Data provided →
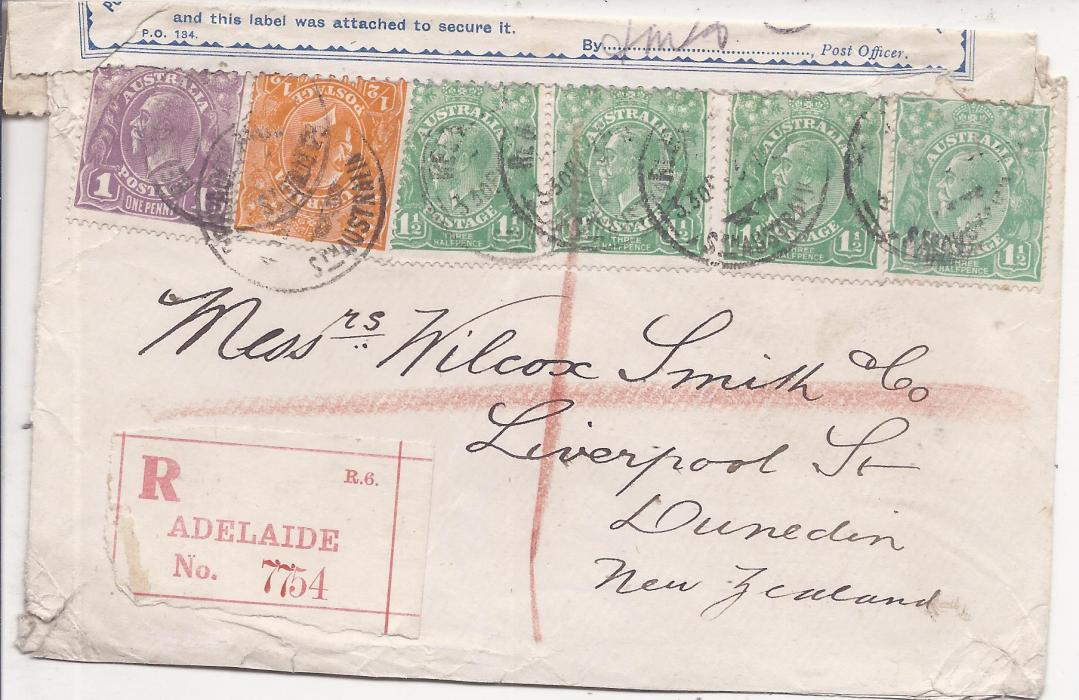 Australia Unclearly dated registered cover to Dunedin, New Zealand franked KGV Heads 1/2d.,1d. and 1 1/2d. (4) tied Adelaide cds, Officially Sealed label applied on arrival as found torn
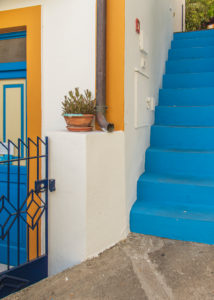 Sicily - Sunny impressions of the Aeolian Islands, also known as Aeolian Islands or Isole Eolie: Lipari, Stromboli, Salina, Vulcano, Panarea, Filicudi and Alicudi. Steep blue concrete stairs next to a colorful front door on Panarea.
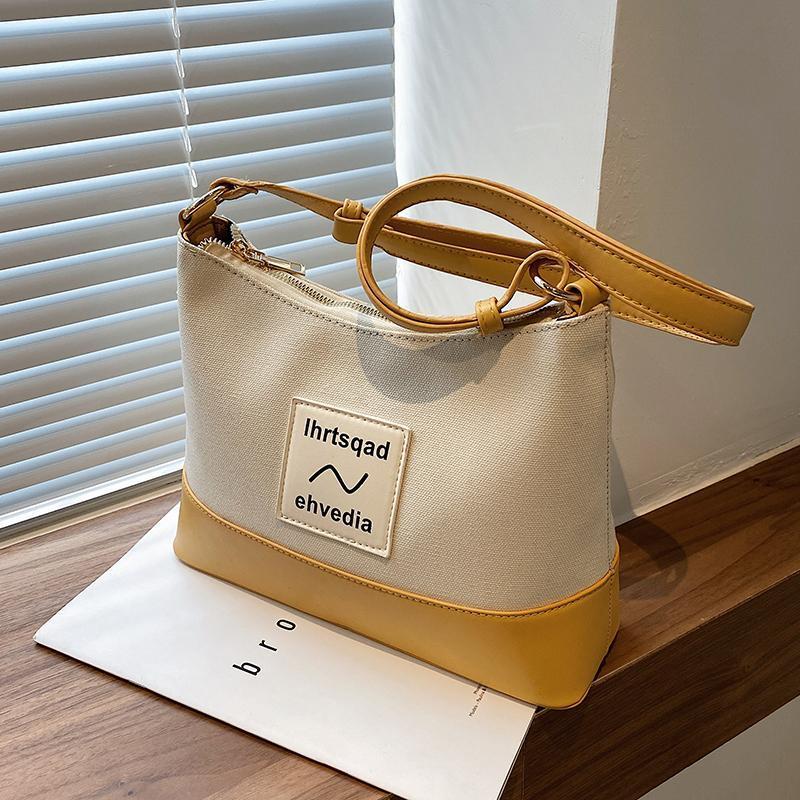 틈새 디자인 가방 여성 2021 패션 캔버스 메신저 양동이 숄더 덤불 너비 : 28cm 가방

Activity → Without the pictures, output the full listing exactly as it stands.

Exercise solution →
 Australia Unclearly dated registered cover to Dunedin, New Zealand franked KGV Heads 1/2d.,1d. and 1 1/2d. (4) tied Adelaide cds, Officially Sealed label applied on arrival as found torn
 Sicily - Sunny impressions of the Aeolian Islands, also known as Aeolian Islands or Isole Eolie: Lipari, Stromboli, Salina, Vulcano, Panarea, Filicudi and Alicudi. Steep blue concrete stairs next to a colorful front door on Panarea.
 틈새 디자인 가방 여성 2021 패션 캔버스 메신저 양동이 숄더 덤불 너비 : 28cm 가방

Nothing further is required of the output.